The task: Retype the lines below character for character, leaving out nothing.

Exercise inputs:
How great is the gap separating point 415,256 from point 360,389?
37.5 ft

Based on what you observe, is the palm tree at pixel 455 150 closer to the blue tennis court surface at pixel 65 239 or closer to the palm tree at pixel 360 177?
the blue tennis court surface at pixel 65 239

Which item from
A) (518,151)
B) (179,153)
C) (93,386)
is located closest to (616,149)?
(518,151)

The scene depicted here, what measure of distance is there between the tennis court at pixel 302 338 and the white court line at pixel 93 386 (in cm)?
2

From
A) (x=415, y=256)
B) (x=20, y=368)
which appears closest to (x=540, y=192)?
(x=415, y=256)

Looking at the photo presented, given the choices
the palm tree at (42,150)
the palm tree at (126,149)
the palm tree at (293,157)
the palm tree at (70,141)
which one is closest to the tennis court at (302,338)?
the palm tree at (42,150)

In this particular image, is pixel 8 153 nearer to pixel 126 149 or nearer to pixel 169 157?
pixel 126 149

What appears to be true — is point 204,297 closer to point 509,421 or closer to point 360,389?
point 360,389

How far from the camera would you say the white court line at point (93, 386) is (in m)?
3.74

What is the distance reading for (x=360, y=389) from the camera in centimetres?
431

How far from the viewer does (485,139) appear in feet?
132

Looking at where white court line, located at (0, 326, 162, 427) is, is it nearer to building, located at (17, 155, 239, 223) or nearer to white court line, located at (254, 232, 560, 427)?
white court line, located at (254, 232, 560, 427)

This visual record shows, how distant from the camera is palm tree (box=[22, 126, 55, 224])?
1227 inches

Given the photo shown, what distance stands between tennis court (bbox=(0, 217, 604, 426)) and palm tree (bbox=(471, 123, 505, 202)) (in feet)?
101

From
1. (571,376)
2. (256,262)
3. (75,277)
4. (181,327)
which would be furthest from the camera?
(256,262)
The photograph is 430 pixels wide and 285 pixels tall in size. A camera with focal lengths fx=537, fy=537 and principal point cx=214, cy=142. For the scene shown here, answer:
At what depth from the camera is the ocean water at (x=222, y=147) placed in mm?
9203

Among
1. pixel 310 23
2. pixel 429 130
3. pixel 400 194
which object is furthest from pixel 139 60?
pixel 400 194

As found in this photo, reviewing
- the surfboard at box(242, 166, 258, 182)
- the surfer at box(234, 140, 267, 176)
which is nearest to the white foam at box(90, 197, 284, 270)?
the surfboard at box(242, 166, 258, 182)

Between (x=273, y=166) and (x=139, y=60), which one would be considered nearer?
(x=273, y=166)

Response to the task:
How great is the gap separating point 415,256 from point 360,389?
37.5 ft

Based on what you observe, is the palm tree at pixel 455 150 closer to the blue tennis court surface at pixel 65 239 or closer to the palm tree at pixel 360 177?
the blue tennis court surface at pixel 65 239

Which item from
A) (518,151)
B) (179,153)
C) (93,386)
is located closest to (616,149)?
(518,151)

The scene depicted here, what measure of distance is there between the tennis court at pixel 302 338 and the white court line at pixel 93 386 (in cm)?
2

From
A) (x=415, y=256)
B) (x=20, y=368)
which appears closest to (x=540, y=192)?
(x=415, y=256)

Looking at the photo presented, given the choices
the palm tree at (42,150)
the palm tree at (126,149)
the palm tree at (293,157)
the palm tree at (70,141)
which one is closest to the tennis court at (302,338)?
the palm tree at (42,150)

In this particular image, is pixel 8 153 nearer to pixel 126 149 or nearer to pixel 169 157?
pixel 126 149

What appears to be true — is point 204,297 closer to point 509,421 or closer to point 360,389?
point 360,389

How far from the camera would you say the white court line at point (93, 386) is (in m)?
3.74

What is the distance reading for (x=360, y=389) from the camera in centimetres?
431

How far from the viewer does (485,139) appear in feet?
132

Looking at where white court line, located at (0, 326, 162, 427) is, is it nearer to building, located at (17, 155, 239, 223) or nearer to white court line, located at (254, 232, 560, 427)?
white court line, located at (254, 232, 560, 427)

This visual record shows, how distant from the camera is palm tree (box=[22, 126, 55, 224])?
1227 inches

Given the photo shown, what distance stands between tennis court (bbox=(0, 217, 604, 426)) and palm tree (bbox=(471, 123, 505, 202)) (in feet)?
101

From
1. (571,376)
2. (256,262)
3. (75,277)
4. (181,327)
which would be furthest from the camera?
(256,262)
The photograph is 430 pixels wide and 285 pixels tall in size. A camera with focal lengths fx=537, fy=537 and principal point cx=214, cy=142. For the scene shown here, answer:
At what depth from the camera is the ocean water at (x=222, y=147) placed in mm?
9203

Among
1. pixel 310 23
2. pixel 429 130
3. pixel 400 194
which object is furthest from pixel 139 60?
pixel 400 194

As found in this photo, reviewing
- the surfboard at box(242, 166, 258, 182)
- the surfer at box(234, 140, 267, 176)
which is nearest to the white foam at box(90, 197, 284, 270)?
the surfboard at box(242, 166, 258, 182)

Between (x=273, y=166) and (x=139, y=60), which one would be considered nearer?
(x=273, y=166)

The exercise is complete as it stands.